Pas de monnaie forte sans noyau permanent solide
Depuis qu’une politique efficace de contrôle monétaire a maîtrisé l’inflation, et que celle-ci ne se charge plus de résorber nos dettes, l’accumulation de ces dernières devient si pesante qu’elle nous pose un nouveau problème : faut-il continuer de recourir au seul crédit des établissements financiers pour accroître notre masse monétaire, et interdire à l’institut d’émission de pratiquer toute avance à des agents non financiers ? Ou bien ne devons-nous pas veiller à maintenir un meilleur équilibre entre la monnaie de crédit et un noyau de monnaie permanente constamment renouvelé par la banque centrale, et non rémunéré ?
Prenons d’abord conscience du fait qu’un tel noyau existe déjà aujourd’hui, réduit aux seuls billets (environ 250 milliards). Il figure au passif de la banque centrale, y trouvant sa contrepartie à l’actif dans l’excédent des créances sur les autres dettes de la banque. Mais ce noyau nous suffit-il, à l’époque où nos règlements se font surtout par virements, chèques et cartes de crédit ? Ou bien faut-il le compléter par un noyau de monnaie scripturale, qui trouverait sa contrepartie à l’actif dans la mention d’une participation à la formation d’une partie de notre capital collectif de base ? La doctrine monétaire actuelle a peut-être tort de l’écarter.
Le premier signe de fragilité de notre politique actuelle est assurément le fait que notre endettement intérieur total (somme des dettes des agents non financiers à l’égard de ces agents financiers) continue de croître, alors que notre masse monétaire de référence stagne. Il serait évidemment trop simple d’expliquer ce dérapage par la charge des taux d’intérêts qui transfère régulièrement de la masse monétaire des premiers aux seconds : car ceux-ci contractent aussi des dettes à l’égard des premiers. Mais le fait global est là : nous sommes entraînés dans un « dévissage » qu’il faut enrayer, sous peine de devenir insolvables à terme.
Le deuxième signe, non moins grave, est notre incapacité à bien financer nos investissements collectifs essentiels.

_DONNÉES FOURNIES:_

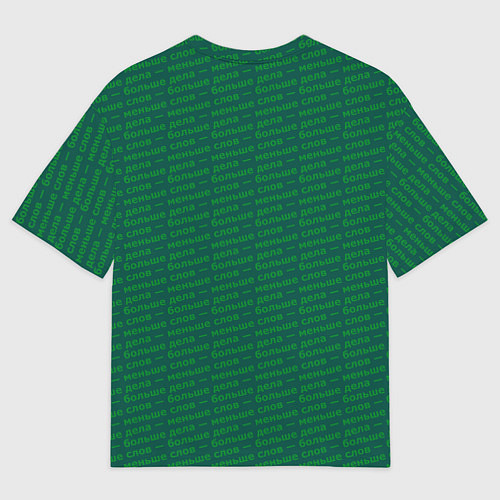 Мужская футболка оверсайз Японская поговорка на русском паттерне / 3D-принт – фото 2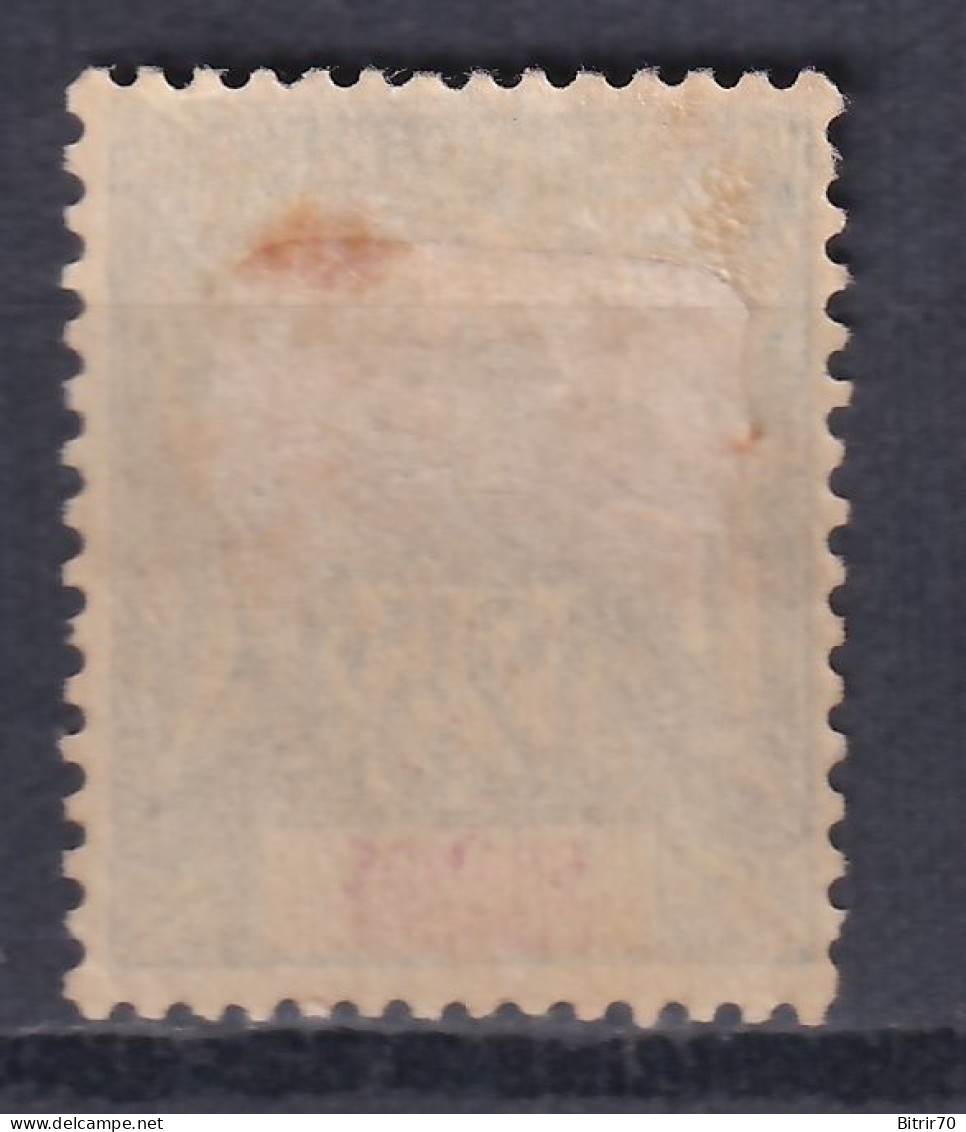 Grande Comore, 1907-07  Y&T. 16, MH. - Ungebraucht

* * *

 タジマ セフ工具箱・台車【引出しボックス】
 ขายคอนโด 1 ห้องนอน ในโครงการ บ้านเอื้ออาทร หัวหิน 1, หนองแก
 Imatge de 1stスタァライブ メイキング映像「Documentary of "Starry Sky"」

_TRAVAIL DEMANDÉ:_
(A) Répondez brièvement aux questions suivantes à partir du texte source.
(i) À quel montant approximatif s'élève aujourd'hui le noyau de monnaie permanente réduit aux seuls billets ?
(ii) De quel côté du bilan de la banque centrale ce noyau figure-t-il ?
(iii) Quel est le deuxième signe de fragilité de la politique actuelle ?
(B) Relevez dans le texte source tous les moyens par lesquels, selon lui, nos règlements se font surtout à notre époque.
(C) Recopiez le passage du texte source de « Le premier signe » à « investissements collectifs essentiels. ».
Ces données constituent un matériau distinct, indépendant du texte source.

_CORRIGÉ:_
(A)
(i) Environ 250 milliards.
(ii) Au passif de la banque centrale.
(iii) Notre incapacité à bien financer nos investissements collectifs essentiels.

(B) Virements, chèques, cartes de crédit.

(C)
Le premier signe de fragilité de notre politique actuelle est assurément le fait que notre endettement intérieur total (somme des dettes des agents non financiers à l’égard de ces agents financiers) continue de croître, alors que notre masse monétaire de référence stagne. Il serait évidemment trop simple d’expliquer ce dérapage par la charge des taux d’intérêts qui transfère régulièrement de la masse monétaire des premiers aux seconds : car ceux-ci contractent aussi des dettes à l’égard des premiers. Mais le fait global est là : nous sommes entraînés dans un « dévissage » qu’il faut enrayer, sous peine de devenir insolvables à terme.
Le deuxième signe, non moins grave, est notre incapacité à bien financer nos investissements collectifs essentiels.